■ READING PASSAGE
_ _ _ _ _ _ _

This marks the second half of a conversation I had over the weekend with Deborah L. Younger, the executive director of Detroit LISC and the newly appointed treasurer of the fledgling city-run land bank. Yesterday, she explained how Detroit's land problems have accelerated. Here, she outlines some of the strategies she believes will help the city better manage its 138.77 square miles and revitalize its communities.

Please check it out -- as well as the first half of the interview -- and offer your own thoughts about the issue and her ideas…

OK, so you've laid out some of the big problems we're confronting in terms of managing the land here in Detroit. What're some solutions?

DEBORAH L. YOUNGER: You do have to have a master plan that's data-driven. So you really need to look at neighborhood indicators of stability. We've often operated from a need-based assessment. We need to flip that and work from an asset-based assessment: Where are the strongest neighborhoods in Detroit, and what do we want to preserve there? Let's start there first.

Some of the other neighborhoods, we have gone too far (into decline to save). We have to accept that. That doesn't mean that you massively relocate people. But you don't encourage investment in those neighborhoods that are declining. We need to marshal our resources and target in a way that brings leverage. And the mistake that's often happened in Detroit is that we want to help everybody in every neighborhood. And we don't have enough resources. It's not that those people should be neglected; it's that you have to really understand that you don't have enough resources.

_ _ _ _ _ _ _

■ WORK TO COMPLETE
Set down, word for word, the part of the Detroit land interview between "This marks the" and "What're some solutions?", inclusive.

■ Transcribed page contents
_ _ _ _ _ _ _

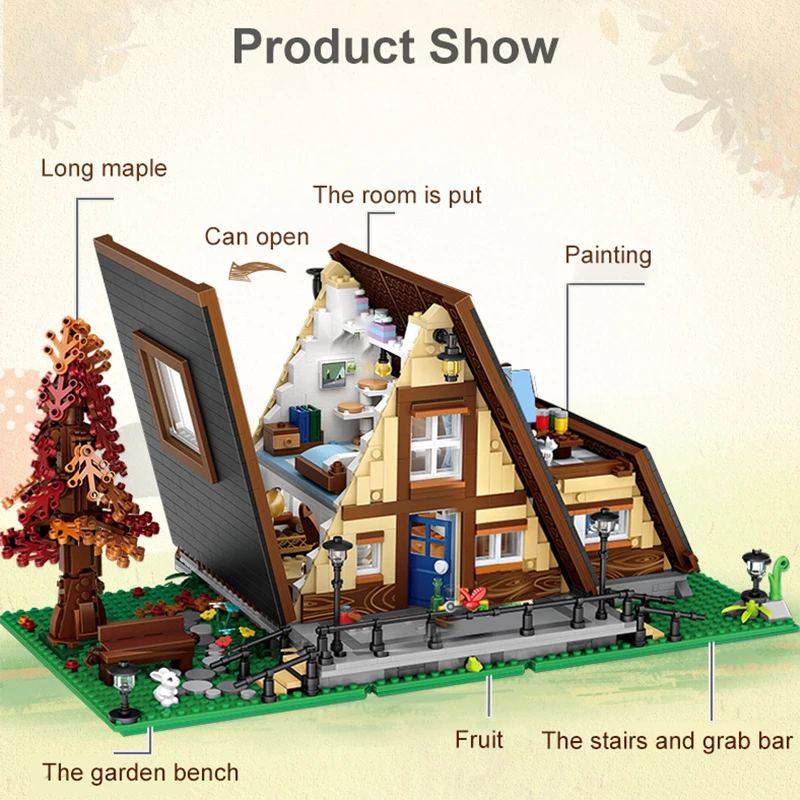 Product Show

Long maple

The room is put

Can open

Painting

Fruit

The stairs and grab bar

The garden bench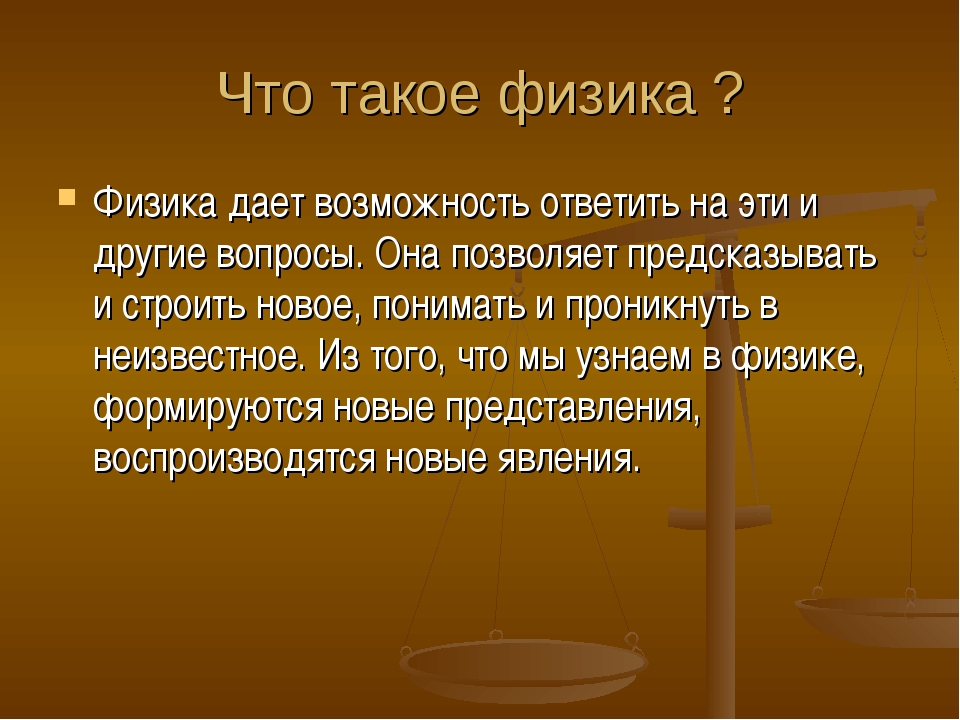 Что такое физика ?

Физика дает возможность ответить на эти и другие вопросы. Она позволяет предсказывать и строить новое, понимать и проникнуть в неизвестное. Из того, что мы узнаем в физике, формируются новые представления, воспроизводятся новые явления.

_ _ _ _ _ _ _

■ SOLUTION TO THE EXERCISE
This marks the second half of a conversation I had over the weekend with Deborah L. Younger, the executive director of Detroit LISC and the newly appointed treasurer of the fledgling city-run land bank. Yesterday, she explained how Detroit's land problems have accelerated. Here, she outlines some of the strategies she believes will help the city better manage its 138.77 square miles and revitalize its communities.

Please check it out -- as well as the first half of the interview -- and offer your own thoughts about the issue and her ideas…

OK, so you've laid out some of the big problems we're confronting in terms of managing the land here in Detroit. What're some solutions?